El lugar era increíble, todo abierto a 20 metros de la playa, con hamacas por todas partes y poca gente. Pero lo mejor era su dueño, un personaje de cuentos. Era un español que había llegado a Zorritos hace mucho tiempo y se enamoró del lugar. Canoso, de pelo largo, con orejas grandes, 1,55 de altura y lentes redondos, siempre estaba caminando de un lado para otro arreglando algo, dando alguna instrucción o correteando a alguno de los perros del lugar (los clásicos perros peruanos no muy agraciados). A los 5 minutos ya le teníamos un sobrenombre que le quedaba perfecto: él era Topo Gigio.
Como estábamos un poco cansadas del viaje, decidimos dormir una siesta. Así fue como comenzó el viaje más descansado del mundo, que nos permitió entrar en una rutina de calma, pocos planes, mucho dormir, harto sol y bastaaante risa.
Playa, siestas, cervezas y puestas de sol
Luego de un par de días en Zorritos, junto a los millones de cangrejos rojos que nos acompañaban a tomar sol en la playa y nos mordían los dedos de los pies si no los teníamos en la mira, partimos a Máncora. Nos fuimos en la cabina delantera de un pequeño bus, junto al conductor que era otro personaje. Obviamente tenía el infaltable CD de los mejores compilados del momento a todo volumen; su máquina era probablemente la más adornada del lugar y manejaba bien, pero no le parecía necesario cumplir las leyes del tránsito (si alguna vez las supo), así que se fue todo el camino hablando por celular con alguna chiquilla que piropeaba y no dejó de engrupirse en toda la hora que duró el viaje.

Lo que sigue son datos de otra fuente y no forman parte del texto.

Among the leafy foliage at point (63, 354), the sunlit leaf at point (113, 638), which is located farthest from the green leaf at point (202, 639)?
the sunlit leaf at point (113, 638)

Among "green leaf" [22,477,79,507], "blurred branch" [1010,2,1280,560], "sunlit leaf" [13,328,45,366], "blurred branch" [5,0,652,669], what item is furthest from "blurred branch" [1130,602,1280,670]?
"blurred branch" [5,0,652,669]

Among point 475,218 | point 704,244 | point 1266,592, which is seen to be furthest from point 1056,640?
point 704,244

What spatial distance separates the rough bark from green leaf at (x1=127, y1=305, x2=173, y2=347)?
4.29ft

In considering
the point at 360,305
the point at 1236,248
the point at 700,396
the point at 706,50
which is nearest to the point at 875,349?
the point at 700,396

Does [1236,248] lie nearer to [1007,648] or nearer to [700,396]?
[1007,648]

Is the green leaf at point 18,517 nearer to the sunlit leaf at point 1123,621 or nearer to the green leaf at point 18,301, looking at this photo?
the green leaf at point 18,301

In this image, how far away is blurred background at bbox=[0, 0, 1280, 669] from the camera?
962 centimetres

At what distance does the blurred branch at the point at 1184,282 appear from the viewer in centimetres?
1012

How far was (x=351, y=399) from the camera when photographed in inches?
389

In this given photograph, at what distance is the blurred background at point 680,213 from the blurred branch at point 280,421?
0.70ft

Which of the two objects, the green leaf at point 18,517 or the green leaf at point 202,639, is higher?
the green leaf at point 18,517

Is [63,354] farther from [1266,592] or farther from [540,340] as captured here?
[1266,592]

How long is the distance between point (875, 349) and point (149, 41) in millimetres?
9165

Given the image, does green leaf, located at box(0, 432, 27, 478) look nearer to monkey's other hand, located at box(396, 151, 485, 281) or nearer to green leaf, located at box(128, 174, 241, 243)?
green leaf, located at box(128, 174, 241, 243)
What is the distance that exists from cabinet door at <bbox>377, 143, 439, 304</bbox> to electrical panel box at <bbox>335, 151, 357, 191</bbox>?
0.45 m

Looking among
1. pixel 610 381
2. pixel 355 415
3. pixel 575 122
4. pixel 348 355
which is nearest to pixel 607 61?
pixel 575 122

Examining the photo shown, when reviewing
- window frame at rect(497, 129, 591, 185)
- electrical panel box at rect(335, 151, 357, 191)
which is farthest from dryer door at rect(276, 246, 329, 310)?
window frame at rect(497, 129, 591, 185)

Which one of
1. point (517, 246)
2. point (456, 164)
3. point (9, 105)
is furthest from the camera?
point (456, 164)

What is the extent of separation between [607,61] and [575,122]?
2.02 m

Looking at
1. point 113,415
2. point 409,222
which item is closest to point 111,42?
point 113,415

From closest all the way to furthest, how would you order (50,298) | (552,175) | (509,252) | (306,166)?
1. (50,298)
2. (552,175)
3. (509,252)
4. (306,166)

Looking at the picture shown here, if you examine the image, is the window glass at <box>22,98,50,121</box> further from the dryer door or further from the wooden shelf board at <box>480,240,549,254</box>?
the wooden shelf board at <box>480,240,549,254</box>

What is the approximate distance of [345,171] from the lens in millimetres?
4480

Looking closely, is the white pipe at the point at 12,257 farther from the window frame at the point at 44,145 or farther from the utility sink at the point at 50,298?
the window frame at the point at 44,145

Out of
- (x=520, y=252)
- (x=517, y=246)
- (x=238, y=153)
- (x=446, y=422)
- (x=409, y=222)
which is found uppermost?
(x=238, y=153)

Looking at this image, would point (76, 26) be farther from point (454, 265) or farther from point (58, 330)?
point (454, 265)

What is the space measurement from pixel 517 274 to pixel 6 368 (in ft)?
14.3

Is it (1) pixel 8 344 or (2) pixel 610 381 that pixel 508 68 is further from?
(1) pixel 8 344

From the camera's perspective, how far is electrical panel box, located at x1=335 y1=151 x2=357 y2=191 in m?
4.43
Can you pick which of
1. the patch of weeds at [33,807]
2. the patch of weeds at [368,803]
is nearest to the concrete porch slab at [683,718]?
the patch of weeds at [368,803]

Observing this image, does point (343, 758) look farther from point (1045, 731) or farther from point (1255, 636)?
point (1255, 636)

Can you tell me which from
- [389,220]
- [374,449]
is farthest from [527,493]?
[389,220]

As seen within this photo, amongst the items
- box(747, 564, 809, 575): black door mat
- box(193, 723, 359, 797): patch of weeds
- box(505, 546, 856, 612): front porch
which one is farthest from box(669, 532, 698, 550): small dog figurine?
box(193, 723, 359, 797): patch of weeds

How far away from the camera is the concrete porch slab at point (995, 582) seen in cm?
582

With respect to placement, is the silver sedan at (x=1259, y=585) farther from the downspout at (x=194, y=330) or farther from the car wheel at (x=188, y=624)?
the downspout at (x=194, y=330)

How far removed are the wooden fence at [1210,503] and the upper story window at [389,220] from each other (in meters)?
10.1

Y llegamos a nuestro destino. Nuevamente había hamacas por doquier y el pueblo era pequeño, lindo y lleno de gente muy buena onda. Una vez más los días siguientes serían disfrutar del lugar, preocuparse de tomar un buen desayuno, ir a la playa, probablemente dormir una siesta ahí, tomar una cerveza viendo la puesta de sol y pasear por el pueblo parando en alguna banca a conversar con alguien o reírnos un rato de la inmortalidad del cangrejo.
Como nuestra estadía se componía de cosas básicas y no de grandes panoramas, las personas del pueblo comenzaron a reconocernos. El que atendía en la primera pizzería por donde entrábamos al pueblo nos saludaba todas las mañanas y se despedía en las noches. Lo mismo los artesanos y los chiquillos que arrendaban las tablas de surf, que de tanto ofrecernos sus actividades y recibir un “por ahora no, gracias” optaron por preguntarnos mejor cómo habíamos amanecido.
En un momento nos preguntamos si nos habíamos vuelto unas viejas fomes, ya que nuestro viaje estaba siendo demasiado pasivo, pero cada vez que lo recordamos nos reímos de nosotras mismas y de las cosas que nunca nos pasaron (como supuestamente ver tortugas, o a los miles de masajistas en la playa de Mancora). Supongo que vivimos los lugares tal cuales eran y nos dedicamos a ser parte de su rutina, más que a llenarnos de infinitas actividades y finalmente no estar en ninguna. Parecía que llevábamos años allí y no teníamos apuro de conocer cada rincón, un estilo de viaje que me conectó con el día a día.